The issue does not lie with the statements, it lies with the intentions. Why does the government of Rehman Malik have to wait till the 7th? If they are so against corruption, why can’t they launch an anti corruption operation right now? Why does Rehman Malik have to get in front of a mike and shout out to the world that he’s coming after the corrupt? Wouldn’t it be more prudent to launch a quiet exercise that tries to catch the perpetrators in the act?

Now don’t think that this is a conspiracy theory, and that I’m an agent of separatism in this country. What bothers me is that it is almost 3 years since the government took over and since then, we have only gone from bad to worse in terms of corruption. Why is it that every time the PPP government takes charge, there is an alarming rise in corruption, lawlessness, violence, poverty, unemployment and utter and complete mismanagement? And how can an allegedly corrupt man, who shies away from proving his innocence in court, lecture people on morality?

Instead of owning up to their mistakes and misdemeanors, the powers that be want to throw even more muck in the eyes of this overly burdened nation; but facts will always be facts, and the truths will never be suppressed. The notion of Rehman Malik telling his subordinates to mend their ways or else face his ire is laughable at best.

Then there is the issue of transparency and accountability associated with it. Only recently there were reports that the PPP wanted to bring in a so-called “anti-corruption” law, which would in fact have replaced the National Accountability Bureau (NAB) with a milder commission full of handpicked cronies of the government. This attitude does not augur well for the carte Blanche desires that the PPP wants us to believe are fact. Until this government can own up to its mistakes, and does something concrete to prove that it is sincere in its intentions, such claims like the one made by Rehman Malik will be treated with a lack of seriousness.
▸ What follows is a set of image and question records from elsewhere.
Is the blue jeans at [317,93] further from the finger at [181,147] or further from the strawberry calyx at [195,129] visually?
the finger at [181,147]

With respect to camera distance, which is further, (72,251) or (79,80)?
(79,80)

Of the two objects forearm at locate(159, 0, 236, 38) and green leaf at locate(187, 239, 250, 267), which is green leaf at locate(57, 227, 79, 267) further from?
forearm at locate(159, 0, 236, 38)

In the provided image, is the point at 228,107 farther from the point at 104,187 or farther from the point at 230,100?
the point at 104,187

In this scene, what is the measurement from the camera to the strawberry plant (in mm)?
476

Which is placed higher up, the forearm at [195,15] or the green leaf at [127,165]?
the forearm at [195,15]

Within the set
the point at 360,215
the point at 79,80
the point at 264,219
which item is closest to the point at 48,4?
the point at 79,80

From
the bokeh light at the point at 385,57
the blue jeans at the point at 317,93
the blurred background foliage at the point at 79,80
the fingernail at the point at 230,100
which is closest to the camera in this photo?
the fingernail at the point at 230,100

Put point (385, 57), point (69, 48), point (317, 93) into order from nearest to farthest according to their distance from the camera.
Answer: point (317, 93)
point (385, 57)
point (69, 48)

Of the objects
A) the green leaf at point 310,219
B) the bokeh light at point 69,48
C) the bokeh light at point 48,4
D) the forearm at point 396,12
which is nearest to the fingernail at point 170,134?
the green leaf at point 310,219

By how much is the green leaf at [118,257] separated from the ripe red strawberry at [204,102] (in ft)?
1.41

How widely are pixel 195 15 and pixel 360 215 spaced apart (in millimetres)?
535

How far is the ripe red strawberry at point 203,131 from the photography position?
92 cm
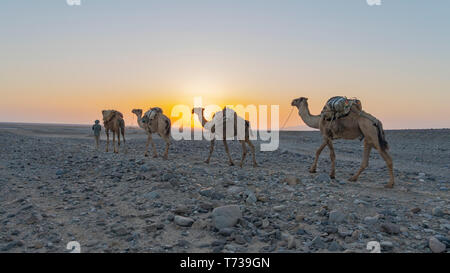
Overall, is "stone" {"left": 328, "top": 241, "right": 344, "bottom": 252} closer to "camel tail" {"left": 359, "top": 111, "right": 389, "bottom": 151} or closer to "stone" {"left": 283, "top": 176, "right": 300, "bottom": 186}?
"stone" {"left": 283, "top": 176, "right": 300, "bottom": 186}

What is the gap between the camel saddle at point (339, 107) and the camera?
1005cm

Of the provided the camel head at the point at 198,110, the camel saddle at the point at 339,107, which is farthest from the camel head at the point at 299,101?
the camel head at the point at 198,110

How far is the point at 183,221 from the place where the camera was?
6.11 meters

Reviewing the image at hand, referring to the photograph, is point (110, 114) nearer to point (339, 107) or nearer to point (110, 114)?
point (110, 114)

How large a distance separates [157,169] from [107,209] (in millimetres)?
3662

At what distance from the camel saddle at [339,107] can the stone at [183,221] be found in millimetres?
6304

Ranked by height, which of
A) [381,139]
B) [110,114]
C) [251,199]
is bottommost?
[251,199]

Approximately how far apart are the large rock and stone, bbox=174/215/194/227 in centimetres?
46

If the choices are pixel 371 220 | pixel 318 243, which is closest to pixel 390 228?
pixel 371 220

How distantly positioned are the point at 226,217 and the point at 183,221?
830 mm

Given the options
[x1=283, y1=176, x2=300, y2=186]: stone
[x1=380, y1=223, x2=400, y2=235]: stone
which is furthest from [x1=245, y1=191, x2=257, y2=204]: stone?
[x1=380, y1=223, x2=400, y2=235]: stone

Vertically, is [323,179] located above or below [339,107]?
below

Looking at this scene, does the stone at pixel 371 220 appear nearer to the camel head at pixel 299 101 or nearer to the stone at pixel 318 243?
the stone at pixel 318 243
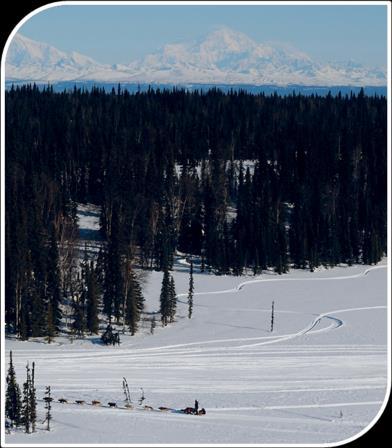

It is high time the government actually did something about its credibility. The foreign governments’ refusal to give aid, and finance legitimate projects in Pakistan are solely due to the inability of the government to unmask the corrupt hiding in its shadow. Not only that, but even those who are known to be mired in neck deep corruption are not apprehended and put behind bars. But I suppose that is too much to ask of a government whose boss is known internationally as Mr. Ten Percent.